Landmark Books in All Fields
ItemID: #84629
Cost: $21,000.00

Contemporary description of the Battle of Bunker Hill

Broadside

“THEY FOUGHT FOR THEIR KING, THEIR LAWS AND CONSTITUTION”: SCARCE REVOLUTIONARY BROADSIDE DESCRIBING THE BATTLE OF BUNKER HILL FROM THE BRITISH PERSPECTIVE

REVOLUTION. [Contemporary broadside describing the Battle of Bunker Hill]. [Boston: John Howe, 1775]. One broadside leaf (6 by 12 inches), housed in a custom chemise and half morocco slipcase. $21,000.

Scarce and important original 1775 broadside offering a Loyalist account of the Battle of Bunker Hill, printed a week after the fighting.

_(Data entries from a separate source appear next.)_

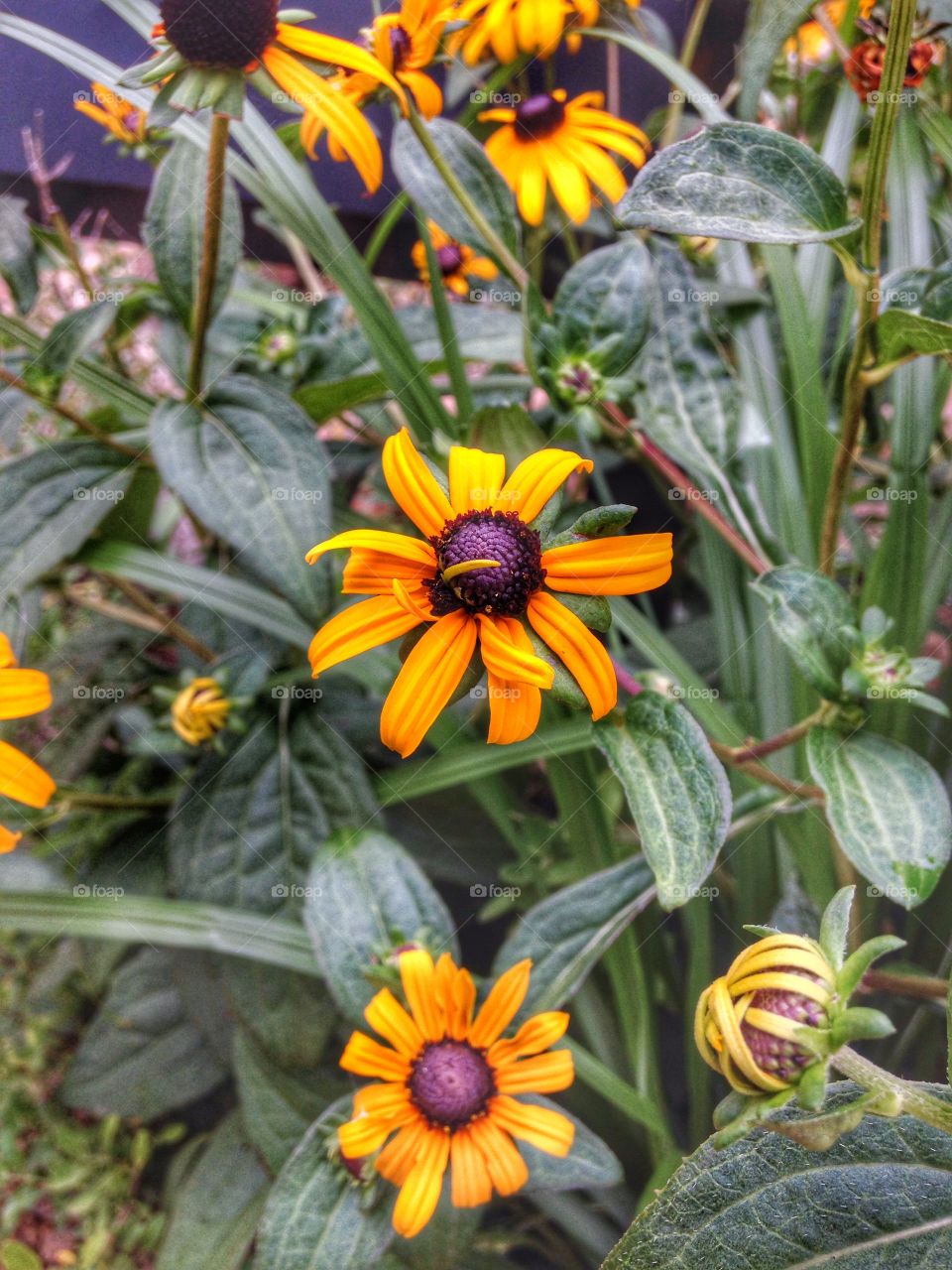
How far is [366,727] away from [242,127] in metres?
0.36

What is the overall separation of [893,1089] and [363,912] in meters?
0.29

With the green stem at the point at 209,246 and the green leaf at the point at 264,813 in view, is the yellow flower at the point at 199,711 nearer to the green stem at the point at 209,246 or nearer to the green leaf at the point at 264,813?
the green leaf at the point at 264,813

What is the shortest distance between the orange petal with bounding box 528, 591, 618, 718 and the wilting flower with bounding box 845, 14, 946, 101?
36 centimetres

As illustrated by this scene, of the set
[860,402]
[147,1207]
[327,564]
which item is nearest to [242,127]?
[327,564]

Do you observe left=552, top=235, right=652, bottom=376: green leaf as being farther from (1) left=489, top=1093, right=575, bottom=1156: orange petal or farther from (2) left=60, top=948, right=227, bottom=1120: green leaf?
(2) left=60, top=948, right=227, bottom=1120: green leaf

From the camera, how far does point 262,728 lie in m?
0.60

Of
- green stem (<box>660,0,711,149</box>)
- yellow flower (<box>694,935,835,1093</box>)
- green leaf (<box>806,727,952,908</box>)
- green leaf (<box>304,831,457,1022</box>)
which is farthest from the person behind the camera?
green stem (<box>660,0,711,149</box>)

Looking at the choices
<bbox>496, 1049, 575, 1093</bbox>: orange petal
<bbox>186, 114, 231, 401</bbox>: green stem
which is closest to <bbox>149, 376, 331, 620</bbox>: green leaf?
<bbox>186, 114, 231, 401</bbox>: green stem

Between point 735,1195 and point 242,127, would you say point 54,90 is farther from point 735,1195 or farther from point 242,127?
point 735,1195

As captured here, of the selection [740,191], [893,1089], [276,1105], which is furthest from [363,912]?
[740,191]

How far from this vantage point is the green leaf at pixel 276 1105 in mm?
561

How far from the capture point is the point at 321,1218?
444mm

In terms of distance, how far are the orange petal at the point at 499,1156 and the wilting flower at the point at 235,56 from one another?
1.54 feet

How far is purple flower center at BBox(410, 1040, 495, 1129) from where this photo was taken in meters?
0.41
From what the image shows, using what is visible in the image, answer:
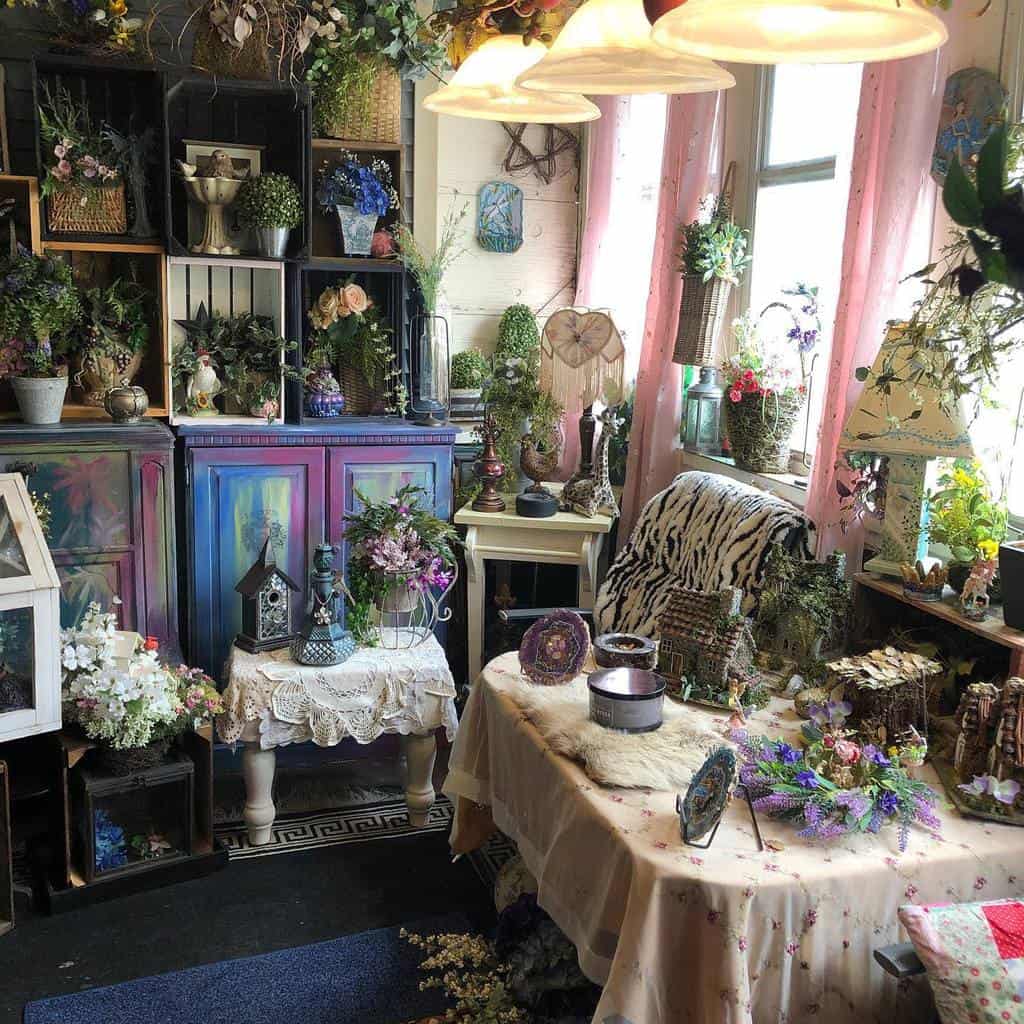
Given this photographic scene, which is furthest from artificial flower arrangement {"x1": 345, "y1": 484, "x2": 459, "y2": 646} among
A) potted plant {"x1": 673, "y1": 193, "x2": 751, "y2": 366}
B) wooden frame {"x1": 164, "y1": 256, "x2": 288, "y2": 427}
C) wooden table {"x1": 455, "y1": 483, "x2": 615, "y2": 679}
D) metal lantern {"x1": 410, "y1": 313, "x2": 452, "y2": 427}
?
potted plant {"x1": 673, "y1": 193, "x2": 751, "y2": 366}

The first major battle of the American Revolution, the Battle of Bunker Hill, saw the revolutionaries defeated; however, their "skill and tenacity reassured colonists everywhere that the Revolution would not be strangled in its cradle" (Oxford Companion to United States Military History). This contemporary broadside describes the conflict from a Loyalist perspective, praising the British victory. John Howe, the same Loyalist printer who published General Gage's account of the events of April 19, 1775, printed and circulated this document. While it accurately describes the action, the casualty count it contains has been heavily embroidered by the British for propaganda purposes, emphasizing their troops' fierce bravery and courage: "The Loss [the revolutionaries] sustained, must have been considerable, from the vast Numbers they were seen to carry off during the Action, exclusive of what they suffered from the shipping. About a Hundred were buried the Day after, and Thirty found wounded on the Field, some of which are since Dead. About 170 of the King's Troops were killed, and since dead of their Wounds; and a great many were wounded." According to Boatner, American strength was about 3000 with an estimated 140 dead and 601 wounded. British strength was about 2500, and the King's troops lost about 45% of their number. Of the British officer casualties in the 20 battles fought during the Revolution, one-eighth were killed and one-sixth wounded at Bunker Hill. The broadside concludes: "This Action has shown the bravery of the King's Troops, who under every Disadvantage, gained a compleat Victory over Three Times their Number, strongly posted, and covered by Breastworks. But they fought for their King, their Laws and Constitution." Streeter 760. Evans 13842. Ford 1801.

A fine broadside, rare and desirable.